_WHAT TO DO:_
(1) Reproduce the passage of the chocolate fondue thread starting at "I only o/o a" and ending at "to prepare it...".
(2) Answer these questions from the chocolate fondue thread, one per line:
(a) Which fruits does the opening post say are already planned as dippers?
(b) What are commercial chocolate fondue mixes basically made of?
(c) What percentage of butterfat does half-and-half cream usually contain?
(3) From the chocolate fondue thread, list every dipper suggested in the replies to the opening post, naming each one only once.
[BEGIN SELECTED EXTRACT]
# Chocolate fondue dippers idea



## somethingtasty

Hi again.. I'm thinking of making a milk chocolate fondue next week, so I wanted your ideas on what dippers to use.. So far I have the usual fruits, strawberries, bananas and oranges, but any other tips are accepted, both creative and extravagant ideas, as well as your favourite dippers.

Also, I guess it's okay, but I'm still asking. Would it be good to use Bailey's in my milk chocolate fondue as it is my favourite liquer?

Thank you in advance


----------



## foodpump

You'll learn fast not to put in liquids into chocolate--It will sieze up and turn to cement before your very eyes.

Try cookies, pound cake, even pretzels.


----------



## somethingtasty

I meant as a liquor that is added after the chocolate is melted. Recipes suggest Grand Marnier, brandy etc...


----------



## foodpump

And I meant what I said,--when you add liquids (or booze for that matter) the chocolate will sieze up.

That being siad, if you add liquids in a 1/3 liquid to 2/3 chocolate ratio it won't sieze up, but will become a very heavy paste,(which makes dipping very hard to do) and from this stage you can thin it down with more liquid (cream, booze, fruit purees, etc )  However, this will not dry to a hard shell like pure chocoalte will.

The commercial chocoalte fondue mixes are basically chocolate thinned out with oil.

Welcome to the world of chocolate.....


----------



## somethingtasty

Anyone else's opinion? Testis unus testis nullus...


----------



## foodpump

Meh, fahhgetabout what I said.  It's your chocolate, your booze, your party.

I only o/o a artisan chocolate shop and work with chocolate for only 60 hrs a week--for the last few decades.

You're right, I'm wrong.

But for dipping in fondue, try fingers of cake, cookies, biscotti,, marshmallows, etc.


----------



## somethingtasty

And that gives you the right to be arrogant? If you can and want to explain, go ahead.. You just insult me and tell me that something that all recipes implement - alcohol - isn't right? At least explain why and give me advice on how to prepare it...


----------



## somethingtasty

And to anyone who wants to help - I have a new idea, would use like 12 oz milk chocolate to 1/2 cup half-and-half (actually half a Tbsp. of butter and the rest milk).. I found this online, is it okay? And do I put both over a double boiler, or first half-and-half?


----------



## foodpump

No, I told you chocoalte and water don't mix.  40% (80 proof for the U.S.) still contains 60% water.  1/2 and 1/2 cream is usually 10% butterfat, so the remaining 90% is water.

I'm not arrogant, just stating simple rules.

Chocolate contains no water. none. period.

It is a suspension of fats, (cocoa butter)  solids (cocoa fibre) and sugar, milk chocoalte has lactose,(milk sugar) and milk fat.

Since there is no water, the sugar in chocolate (which can be as much as 60% sugar) does not dissolve.

When you add water, the sugar wants to dissolve and the cocoa butter repels the water.

When this happens, chocolate "siezes" or solidifies and can not be re-melted.  Additional liquids or oils can be added to thin it out however.

Very little water is needed to sieze chocolate.  A common mistake many make is to set a bowl of chocolate over boiling water.  Boiling = steam, which escapes from under the bowl, and condenses over the chocolate.
[END SELECTED EXTRACT]
[BEGIN DATA LINES]
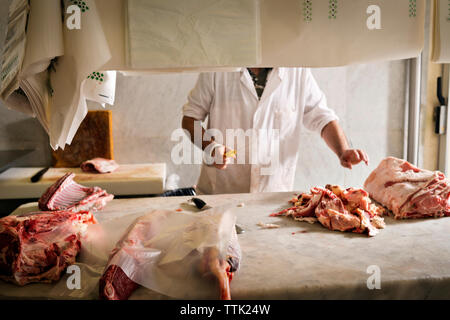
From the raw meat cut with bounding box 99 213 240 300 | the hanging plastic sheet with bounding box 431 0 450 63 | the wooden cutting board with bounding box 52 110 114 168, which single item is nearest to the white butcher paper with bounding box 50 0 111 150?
the raw meat cut with bounding box 99 213 240 300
[END DATA LINES]
_ANSWERS TO EACH TASK:_
(1)
I only o/o a artisan chocolate shop and work with chocolate for only 60 hrs a week--for the last few decades.

You're right, I'm wrong.

But for dipping in fondue, try fingers of cake, cookies, biscotti,, marshmallows, etc.


----------



## somethingtasty

And that gives you the right to be arrogant? If you can and want to explain, go ahead.. You just insult me and tell me that something that all recipes implement - alcohol - isn't right? At least explain why and give me advice on how to prepare it...

(2)
(a) Strawberries, bananas and oranges
(b) Chocolate thinned out with oil
(c) 10%

(3) Cookies, pound cake, pretzels, fingers of cake, biscotti, marshmallows